## TASK:
Put the material from the line containing "Is pixel 61" through the end of the material into a Markdown table with the columns Row and Line, giving each line a row number and leaving out blank lines.
== INFORMATION PROVIDED
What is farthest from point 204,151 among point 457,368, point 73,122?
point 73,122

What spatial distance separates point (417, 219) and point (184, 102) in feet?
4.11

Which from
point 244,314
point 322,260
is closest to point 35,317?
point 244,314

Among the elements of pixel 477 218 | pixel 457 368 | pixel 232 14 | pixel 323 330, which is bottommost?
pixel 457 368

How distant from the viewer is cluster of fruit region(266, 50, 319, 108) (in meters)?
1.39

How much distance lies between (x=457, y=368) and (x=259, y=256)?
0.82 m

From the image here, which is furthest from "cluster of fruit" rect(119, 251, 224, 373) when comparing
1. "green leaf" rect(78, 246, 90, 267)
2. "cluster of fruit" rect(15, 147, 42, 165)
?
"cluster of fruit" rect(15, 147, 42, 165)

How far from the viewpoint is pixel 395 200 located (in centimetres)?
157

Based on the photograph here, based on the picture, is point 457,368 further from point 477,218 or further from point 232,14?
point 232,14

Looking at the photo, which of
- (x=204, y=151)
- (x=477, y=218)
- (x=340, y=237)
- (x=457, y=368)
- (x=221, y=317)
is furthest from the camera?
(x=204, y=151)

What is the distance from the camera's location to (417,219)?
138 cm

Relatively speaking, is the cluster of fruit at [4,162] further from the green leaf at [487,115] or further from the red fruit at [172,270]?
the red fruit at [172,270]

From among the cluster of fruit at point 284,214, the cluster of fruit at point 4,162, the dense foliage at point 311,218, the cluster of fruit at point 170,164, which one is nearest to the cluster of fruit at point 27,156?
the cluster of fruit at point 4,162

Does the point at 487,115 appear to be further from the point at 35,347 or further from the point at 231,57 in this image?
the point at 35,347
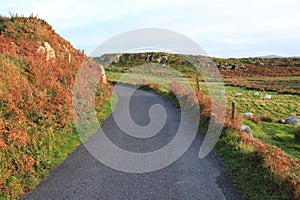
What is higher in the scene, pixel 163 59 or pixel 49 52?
pixel 163 59

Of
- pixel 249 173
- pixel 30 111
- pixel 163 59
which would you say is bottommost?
pixel 249 173

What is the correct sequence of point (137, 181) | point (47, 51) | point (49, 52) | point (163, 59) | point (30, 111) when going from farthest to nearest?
point (163, 59) < point (49, 52) < point (47, 51) < point (30, 111) < point (137, 181)

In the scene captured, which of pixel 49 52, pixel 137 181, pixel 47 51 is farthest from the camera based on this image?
pixel 49 52

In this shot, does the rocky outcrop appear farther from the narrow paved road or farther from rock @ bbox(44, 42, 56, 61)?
the narrow paved road

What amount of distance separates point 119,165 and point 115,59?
81.0 metres

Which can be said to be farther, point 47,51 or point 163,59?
point 163,59

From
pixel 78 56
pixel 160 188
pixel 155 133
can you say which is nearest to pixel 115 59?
pixel 78 56

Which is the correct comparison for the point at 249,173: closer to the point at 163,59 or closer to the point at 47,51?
the point at 47,51

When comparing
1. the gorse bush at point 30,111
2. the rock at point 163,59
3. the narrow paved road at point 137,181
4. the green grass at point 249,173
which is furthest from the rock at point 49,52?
the rock at point 163,59

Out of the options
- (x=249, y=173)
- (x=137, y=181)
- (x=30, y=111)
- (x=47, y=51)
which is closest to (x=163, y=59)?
(x=47, y=51)

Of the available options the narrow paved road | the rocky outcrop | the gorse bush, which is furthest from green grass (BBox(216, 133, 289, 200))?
the rocky outcrop

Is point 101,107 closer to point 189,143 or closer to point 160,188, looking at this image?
point 189,143

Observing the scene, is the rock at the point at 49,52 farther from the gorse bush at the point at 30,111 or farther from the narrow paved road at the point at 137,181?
the narrow paved road at the point at 137,181

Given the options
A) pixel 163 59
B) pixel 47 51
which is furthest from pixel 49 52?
pixel 163 59
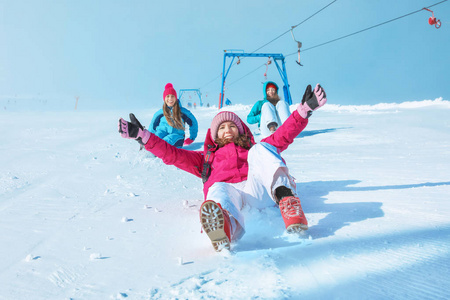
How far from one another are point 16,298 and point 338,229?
1.63 m

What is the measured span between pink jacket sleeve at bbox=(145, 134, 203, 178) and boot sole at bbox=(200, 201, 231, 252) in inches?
36.7

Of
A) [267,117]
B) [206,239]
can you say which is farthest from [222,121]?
[267,117]

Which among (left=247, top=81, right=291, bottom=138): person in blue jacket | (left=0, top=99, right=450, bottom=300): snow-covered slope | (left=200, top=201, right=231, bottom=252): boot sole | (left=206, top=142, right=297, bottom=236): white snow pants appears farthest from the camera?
(left=247, top=81, right=291, bottom=138): person in blue jacket

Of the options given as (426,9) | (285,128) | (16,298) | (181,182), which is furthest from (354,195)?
(426,9)

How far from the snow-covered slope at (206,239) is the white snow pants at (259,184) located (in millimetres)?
121

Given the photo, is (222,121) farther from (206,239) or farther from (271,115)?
(271,115)

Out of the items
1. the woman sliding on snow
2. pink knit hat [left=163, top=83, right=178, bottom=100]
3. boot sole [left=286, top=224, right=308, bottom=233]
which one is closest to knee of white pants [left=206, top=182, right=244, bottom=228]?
the woman sliding on snow

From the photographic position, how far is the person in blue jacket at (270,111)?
6.41 metres

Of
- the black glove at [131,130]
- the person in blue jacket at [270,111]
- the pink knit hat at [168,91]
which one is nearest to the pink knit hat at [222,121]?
the black glove at [131,130]

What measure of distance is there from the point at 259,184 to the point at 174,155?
74cm

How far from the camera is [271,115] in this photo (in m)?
6.43

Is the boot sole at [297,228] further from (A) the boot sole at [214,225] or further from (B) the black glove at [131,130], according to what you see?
(B) the black glove at [131,130]

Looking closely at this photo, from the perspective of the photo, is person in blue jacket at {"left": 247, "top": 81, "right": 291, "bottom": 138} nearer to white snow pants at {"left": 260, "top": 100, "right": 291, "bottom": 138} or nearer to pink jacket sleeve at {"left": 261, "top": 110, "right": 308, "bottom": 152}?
white snow pants at {"left": 260, "top": 100, "right": 291, "bottom": 138}

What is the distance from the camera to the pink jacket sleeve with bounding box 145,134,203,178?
2.35 meters
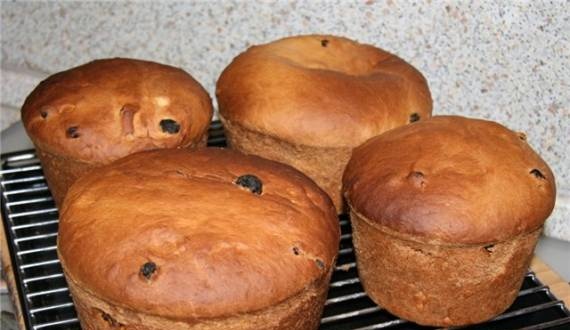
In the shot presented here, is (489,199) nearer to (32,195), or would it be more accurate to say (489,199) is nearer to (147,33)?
(32,195)

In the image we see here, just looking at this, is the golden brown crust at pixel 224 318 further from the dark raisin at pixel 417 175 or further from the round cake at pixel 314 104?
the round cake at pixel 314 104

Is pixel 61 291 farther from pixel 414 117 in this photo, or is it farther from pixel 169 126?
pixel 414 117

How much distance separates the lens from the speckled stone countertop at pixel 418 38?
2184 millimetres

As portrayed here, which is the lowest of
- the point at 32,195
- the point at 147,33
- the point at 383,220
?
the point at 32,195

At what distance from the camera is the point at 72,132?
1.90 metres

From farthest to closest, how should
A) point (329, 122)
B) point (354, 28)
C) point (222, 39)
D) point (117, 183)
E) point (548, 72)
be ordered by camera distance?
point (222, 39) < point (354, 28) < point (548, 72) < point (329, 122) < point (117, 183)

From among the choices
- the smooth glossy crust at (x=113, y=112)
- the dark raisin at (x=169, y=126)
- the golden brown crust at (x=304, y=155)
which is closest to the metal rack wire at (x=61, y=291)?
the golden brown crust at (x=304, y=155)

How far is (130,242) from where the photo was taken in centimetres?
148

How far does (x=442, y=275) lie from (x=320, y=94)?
====
## THE REPLY:
| Row | Line |
|---|---|
| 1 | Is pixel 61 291 farther from pixel 414 117 in this photo, or is it farther from pixel 169 126? |
| 2 | pixel 414 117 |
| 3 | How much distance separates the lens from the speckled stone countertop at pixel 418 38? |
| 4 | 2184 millimetres |
| 5 | As portrayed here, which is the lowest of |
| 6 | - the point at 32,195 |
| 7 | - the point at 147,33 |
| 8 | - the point at 383,220 |
| 9 | ? |
| 10 | the point at 32,195 |
| 11 | At what distance from the camera is the point at 72,132? |
| 12 | 1.90 metres |
| 13 | From farthest to closest, how should |
| 14 | A) point (329, 122) |
| 15 | B) point (354, 28) |
| 16 | C) point (222, 39) |
| 17 | D) point (117, 183) |
| 18 | E) point (548, 72) |
| 19 | be ordered by camera distance? |
| 20 | point (222, 39) < point (354, 28) < point (548, 72) < point (329, 122) < point (117, 183) |
| 21 | From among the choices |
| 22 | - the smooth glossy crust at (x=113, y=112) |
| 23 | - the dark raisin at (x=169, y=126) |
| 24 | - the golden brown crust at (x=304, y=155) |
| 25 | which is closest to the metal rack wire at (x=61, y=291)? |
| 26 | the golden brown crust at (x=304, y=155) |
| 27 | How far is (130,242) from where the photo was taken in centimetres? |
| 28 | 148 |
| 29 | How far does (x=442, y=275) lie from (x=320, y=94)? |